# [INDICACIONES A SEGUIR]
Prosigue el texto sobre las casas abandonadas del sur de Monterrey a partir de su última oración.

# [TEXTO DE PARTIDA]
╭──

El viento columpia el polvo en las casas abandonadas
Cuántos espectros e historias habitan en la desolación de
una casa abandonada. Cuántos sueños mutilados, cuántos prófugos afanes fundidos
en la omnipresente herrumbre.
Hace unos días, Iker, Carol y yo caminamos por viejas calles
del sur de Monterrey y nos sorprendió la cantidad de casas en total abandono
que encontramos a nuestro paso. Viejas rejas de hierro oxidado, centenarios
árboles, ventanas rotas, cordilleras de polvo. Ancestrales casas de abuelos
construidas en los años cuarenta que por su aspecto deben llevar décadas sin
que nadie les dé una manita de gato.
Caminamos por las
colonias Roma, Nuevo Repueblo y Alta Vista y no fueron pocos los inmuebles que encontramos. Imagino que sus dueños murieron intestados,
que el juicio sucesorio se transformó en estéril eternidad, que los hijos se
desentendieron, que la carcasa devino en monserga. Pienso entonces en la carga
emocional que alguna vez albergaron esos muros, en los deseos, las ilusiones,
los desengaños e infiernos individuales que ahí ardieron. Familias que
habitaron un Monterrey del que apenas queda vestigio.

╰──

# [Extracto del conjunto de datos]
╭──

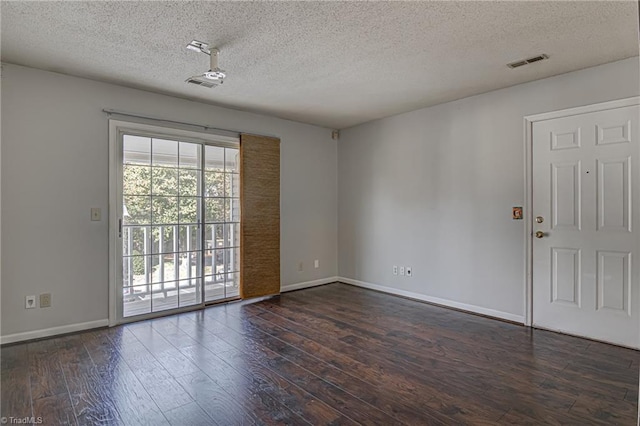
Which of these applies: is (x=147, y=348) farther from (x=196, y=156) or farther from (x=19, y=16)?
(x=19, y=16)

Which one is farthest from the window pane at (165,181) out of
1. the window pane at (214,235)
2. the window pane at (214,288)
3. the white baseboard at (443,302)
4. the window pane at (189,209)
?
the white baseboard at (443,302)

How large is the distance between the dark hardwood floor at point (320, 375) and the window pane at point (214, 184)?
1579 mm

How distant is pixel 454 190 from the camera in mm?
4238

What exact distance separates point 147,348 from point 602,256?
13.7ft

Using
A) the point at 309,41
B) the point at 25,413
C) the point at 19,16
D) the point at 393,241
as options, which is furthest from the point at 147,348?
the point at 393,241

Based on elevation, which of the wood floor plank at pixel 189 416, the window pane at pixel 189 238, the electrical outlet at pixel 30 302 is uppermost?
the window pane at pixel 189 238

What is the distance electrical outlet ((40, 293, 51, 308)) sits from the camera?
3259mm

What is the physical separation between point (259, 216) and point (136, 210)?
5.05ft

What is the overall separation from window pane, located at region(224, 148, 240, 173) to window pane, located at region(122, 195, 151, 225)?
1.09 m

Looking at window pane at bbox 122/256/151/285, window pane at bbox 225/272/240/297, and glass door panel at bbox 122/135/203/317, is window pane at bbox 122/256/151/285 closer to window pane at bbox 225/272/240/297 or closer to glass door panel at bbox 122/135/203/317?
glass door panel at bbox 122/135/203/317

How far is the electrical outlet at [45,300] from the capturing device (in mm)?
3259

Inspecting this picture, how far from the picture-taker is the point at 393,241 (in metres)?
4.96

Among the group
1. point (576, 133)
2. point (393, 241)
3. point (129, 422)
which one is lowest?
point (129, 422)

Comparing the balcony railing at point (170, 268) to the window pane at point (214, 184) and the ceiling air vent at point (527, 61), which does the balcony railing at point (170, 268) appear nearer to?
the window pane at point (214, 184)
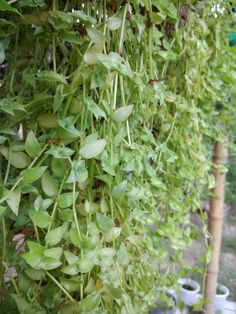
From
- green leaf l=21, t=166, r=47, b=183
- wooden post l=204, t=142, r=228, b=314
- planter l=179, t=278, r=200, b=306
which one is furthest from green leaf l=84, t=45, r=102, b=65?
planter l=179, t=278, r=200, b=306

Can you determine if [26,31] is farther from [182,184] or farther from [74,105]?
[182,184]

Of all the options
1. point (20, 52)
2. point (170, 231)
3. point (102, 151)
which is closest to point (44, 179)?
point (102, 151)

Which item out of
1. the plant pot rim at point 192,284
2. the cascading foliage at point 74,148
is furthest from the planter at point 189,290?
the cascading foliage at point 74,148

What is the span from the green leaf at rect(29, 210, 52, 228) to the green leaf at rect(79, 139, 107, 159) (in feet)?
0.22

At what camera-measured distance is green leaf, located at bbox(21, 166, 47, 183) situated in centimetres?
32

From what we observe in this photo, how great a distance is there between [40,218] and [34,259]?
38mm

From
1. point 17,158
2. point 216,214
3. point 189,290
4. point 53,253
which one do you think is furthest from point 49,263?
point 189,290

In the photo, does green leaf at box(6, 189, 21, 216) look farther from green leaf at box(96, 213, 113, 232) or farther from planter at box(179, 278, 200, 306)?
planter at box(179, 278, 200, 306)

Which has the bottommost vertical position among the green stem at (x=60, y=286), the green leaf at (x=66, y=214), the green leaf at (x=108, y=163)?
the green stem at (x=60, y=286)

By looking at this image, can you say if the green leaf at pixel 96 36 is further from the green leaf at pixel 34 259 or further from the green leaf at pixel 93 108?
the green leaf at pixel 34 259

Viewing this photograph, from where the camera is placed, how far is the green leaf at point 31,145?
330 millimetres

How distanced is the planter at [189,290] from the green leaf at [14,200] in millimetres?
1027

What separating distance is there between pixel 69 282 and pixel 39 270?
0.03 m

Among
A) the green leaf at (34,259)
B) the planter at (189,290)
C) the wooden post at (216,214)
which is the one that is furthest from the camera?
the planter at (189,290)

╰──
╭──

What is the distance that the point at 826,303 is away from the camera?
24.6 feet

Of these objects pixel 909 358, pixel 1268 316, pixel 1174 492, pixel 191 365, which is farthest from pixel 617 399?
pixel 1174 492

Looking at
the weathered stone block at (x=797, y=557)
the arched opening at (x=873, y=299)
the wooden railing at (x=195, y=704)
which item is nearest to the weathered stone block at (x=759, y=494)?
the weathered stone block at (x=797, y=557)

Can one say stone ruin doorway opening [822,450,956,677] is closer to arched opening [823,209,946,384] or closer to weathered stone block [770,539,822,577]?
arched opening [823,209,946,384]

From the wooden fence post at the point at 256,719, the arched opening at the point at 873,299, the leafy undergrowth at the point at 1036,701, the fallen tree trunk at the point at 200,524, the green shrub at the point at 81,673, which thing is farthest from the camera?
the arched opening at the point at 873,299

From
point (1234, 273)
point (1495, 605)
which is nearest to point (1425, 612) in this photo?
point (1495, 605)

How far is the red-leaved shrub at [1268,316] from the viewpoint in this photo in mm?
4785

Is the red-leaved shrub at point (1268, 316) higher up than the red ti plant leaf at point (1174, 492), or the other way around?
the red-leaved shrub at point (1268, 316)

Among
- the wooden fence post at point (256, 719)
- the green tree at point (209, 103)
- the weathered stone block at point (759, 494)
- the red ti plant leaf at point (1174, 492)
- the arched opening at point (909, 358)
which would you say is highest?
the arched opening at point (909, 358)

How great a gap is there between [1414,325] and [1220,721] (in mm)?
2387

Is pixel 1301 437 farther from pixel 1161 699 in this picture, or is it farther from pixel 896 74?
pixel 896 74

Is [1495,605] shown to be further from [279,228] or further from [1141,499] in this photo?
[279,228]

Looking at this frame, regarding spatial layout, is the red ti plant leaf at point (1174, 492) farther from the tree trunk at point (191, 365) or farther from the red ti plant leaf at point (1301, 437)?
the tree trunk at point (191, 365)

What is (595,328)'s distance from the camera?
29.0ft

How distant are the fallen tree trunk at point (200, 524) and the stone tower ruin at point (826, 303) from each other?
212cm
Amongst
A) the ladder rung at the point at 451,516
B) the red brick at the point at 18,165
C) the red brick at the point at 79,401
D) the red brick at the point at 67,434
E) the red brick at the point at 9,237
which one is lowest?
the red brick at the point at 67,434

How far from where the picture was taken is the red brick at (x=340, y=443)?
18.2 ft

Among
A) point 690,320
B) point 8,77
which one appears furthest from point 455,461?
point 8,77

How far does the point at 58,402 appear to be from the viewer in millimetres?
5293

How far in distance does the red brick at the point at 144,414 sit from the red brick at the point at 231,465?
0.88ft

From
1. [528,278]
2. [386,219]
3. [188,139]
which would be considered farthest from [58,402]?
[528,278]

╰──
╭──

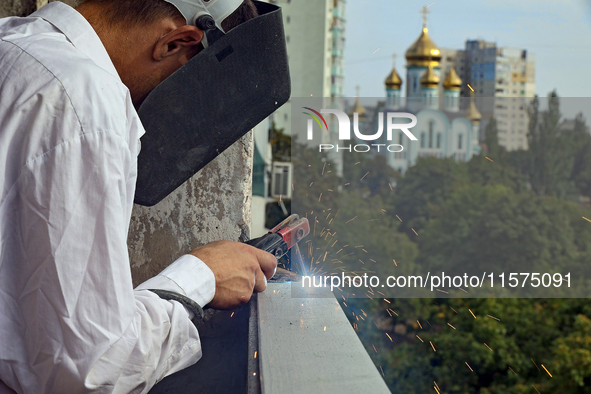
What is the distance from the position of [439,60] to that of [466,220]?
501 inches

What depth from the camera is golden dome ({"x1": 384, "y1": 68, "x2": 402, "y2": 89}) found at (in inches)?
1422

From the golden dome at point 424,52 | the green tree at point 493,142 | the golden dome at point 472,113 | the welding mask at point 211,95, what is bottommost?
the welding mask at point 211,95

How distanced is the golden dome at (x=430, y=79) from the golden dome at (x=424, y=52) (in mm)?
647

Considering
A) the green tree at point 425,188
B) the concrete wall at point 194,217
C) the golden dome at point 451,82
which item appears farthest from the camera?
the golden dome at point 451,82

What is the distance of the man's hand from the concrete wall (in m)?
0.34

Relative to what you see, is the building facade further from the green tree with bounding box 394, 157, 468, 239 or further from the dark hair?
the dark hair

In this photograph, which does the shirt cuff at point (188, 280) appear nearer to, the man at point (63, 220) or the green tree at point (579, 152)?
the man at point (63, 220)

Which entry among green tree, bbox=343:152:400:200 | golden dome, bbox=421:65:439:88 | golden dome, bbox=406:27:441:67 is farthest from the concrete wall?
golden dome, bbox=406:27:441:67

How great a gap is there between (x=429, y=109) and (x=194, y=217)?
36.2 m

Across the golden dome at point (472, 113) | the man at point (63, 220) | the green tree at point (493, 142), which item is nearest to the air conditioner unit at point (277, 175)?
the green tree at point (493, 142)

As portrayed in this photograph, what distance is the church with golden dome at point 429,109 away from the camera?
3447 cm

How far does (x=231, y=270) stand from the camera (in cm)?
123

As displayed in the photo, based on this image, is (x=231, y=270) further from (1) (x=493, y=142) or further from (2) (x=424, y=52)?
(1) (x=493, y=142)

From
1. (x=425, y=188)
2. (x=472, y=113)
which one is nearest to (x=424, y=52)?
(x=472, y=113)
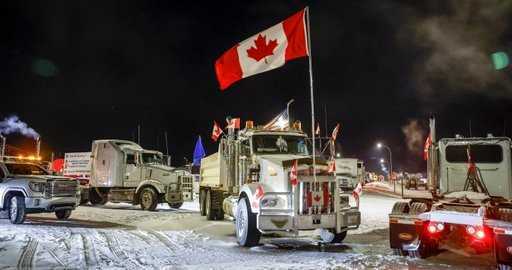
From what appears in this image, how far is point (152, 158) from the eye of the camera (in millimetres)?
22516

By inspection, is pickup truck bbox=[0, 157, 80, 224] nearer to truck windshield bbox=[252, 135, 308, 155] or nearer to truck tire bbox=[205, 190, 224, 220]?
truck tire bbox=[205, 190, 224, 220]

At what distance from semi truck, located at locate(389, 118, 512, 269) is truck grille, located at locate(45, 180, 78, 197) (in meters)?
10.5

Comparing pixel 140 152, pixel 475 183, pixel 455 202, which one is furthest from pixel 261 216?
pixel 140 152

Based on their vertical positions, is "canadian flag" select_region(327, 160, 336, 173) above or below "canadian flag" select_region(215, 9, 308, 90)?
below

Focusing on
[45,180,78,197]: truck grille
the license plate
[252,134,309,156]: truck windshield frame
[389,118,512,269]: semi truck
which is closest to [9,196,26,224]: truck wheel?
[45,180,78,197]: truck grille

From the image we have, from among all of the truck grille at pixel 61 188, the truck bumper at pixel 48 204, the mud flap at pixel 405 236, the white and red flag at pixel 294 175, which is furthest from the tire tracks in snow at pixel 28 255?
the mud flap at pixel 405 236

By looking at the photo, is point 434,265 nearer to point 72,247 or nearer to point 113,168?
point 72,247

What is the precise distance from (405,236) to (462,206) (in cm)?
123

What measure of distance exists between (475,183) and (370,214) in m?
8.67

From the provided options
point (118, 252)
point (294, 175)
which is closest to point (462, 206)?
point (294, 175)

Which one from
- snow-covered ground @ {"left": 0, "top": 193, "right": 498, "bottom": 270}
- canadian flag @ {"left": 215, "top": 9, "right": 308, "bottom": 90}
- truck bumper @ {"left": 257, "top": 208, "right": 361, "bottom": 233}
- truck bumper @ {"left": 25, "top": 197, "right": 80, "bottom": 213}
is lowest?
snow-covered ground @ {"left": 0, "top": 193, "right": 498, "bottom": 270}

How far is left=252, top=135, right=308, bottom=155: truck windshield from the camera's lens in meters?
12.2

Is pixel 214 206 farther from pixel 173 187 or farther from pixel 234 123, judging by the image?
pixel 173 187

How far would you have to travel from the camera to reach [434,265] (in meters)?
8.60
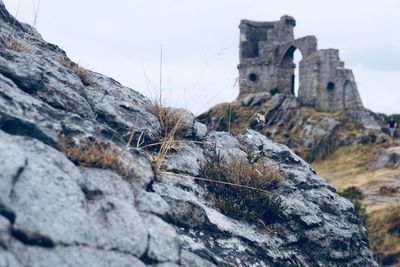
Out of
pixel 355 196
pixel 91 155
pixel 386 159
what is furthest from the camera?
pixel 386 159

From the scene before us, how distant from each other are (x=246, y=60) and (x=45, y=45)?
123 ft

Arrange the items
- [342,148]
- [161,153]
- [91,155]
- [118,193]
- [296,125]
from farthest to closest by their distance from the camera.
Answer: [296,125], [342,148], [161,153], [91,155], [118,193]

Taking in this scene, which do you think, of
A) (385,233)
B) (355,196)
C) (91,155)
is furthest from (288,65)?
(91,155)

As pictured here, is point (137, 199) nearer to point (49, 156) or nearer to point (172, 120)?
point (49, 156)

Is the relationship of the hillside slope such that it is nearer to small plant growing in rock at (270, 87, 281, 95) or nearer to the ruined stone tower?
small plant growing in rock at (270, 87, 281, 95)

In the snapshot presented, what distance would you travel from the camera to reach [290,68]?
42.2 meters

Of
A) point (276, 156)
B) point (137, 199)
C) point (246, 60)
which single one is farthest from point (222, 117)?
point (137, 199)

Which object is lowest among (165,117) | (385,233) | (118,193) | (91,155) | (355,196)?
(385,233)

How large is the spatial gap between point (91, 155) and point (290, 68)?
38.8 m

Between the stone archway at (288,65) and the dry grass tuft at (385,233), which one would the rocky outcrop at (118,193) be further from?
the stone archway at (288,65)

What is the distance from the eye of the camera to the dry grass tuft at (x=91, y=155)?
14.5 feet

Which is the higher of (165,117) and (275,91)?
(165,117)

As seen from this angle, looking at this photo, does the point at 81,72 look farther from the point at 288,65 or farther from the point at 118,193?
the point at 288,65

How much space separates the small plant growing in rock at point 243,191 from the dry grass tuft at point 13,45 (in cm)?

╰──

# [RESULTADO DEL EJERCICIO]
Imagino la hipotética y predecible historia de esas
familias De la Garza, Sepúlveda, Treviño, Cantú, Tijerina, Villarreal.
Imagino los idílicos sueños de regios clanes de la
pujante clase media, cuando el trabajo del señor ingeniero en Fundidora, Cervecería o Vitro alcanzaba
para mantener una familia de seis o siete hijos.
Imagino a los recién
casados en 1951, cuando la casa posiblemente fue su regalo de bodas como entonces
se estilaba. Oh feliz pareja regia recién unida en santísimo matrimonio.
La linda casa de recién casados frente al parque Roma, en
algo que todavía eran las afueras de la ciudad, cuando en el horizonte danzaba algo parecido a un
futuro promisorio, a un luminoso mañana. El primogénito no tardó en llegar en
los primeros meses de 1952 y así en racimo fueron brotando los bebés, las
ilusiones y las malquerencias de la realidad.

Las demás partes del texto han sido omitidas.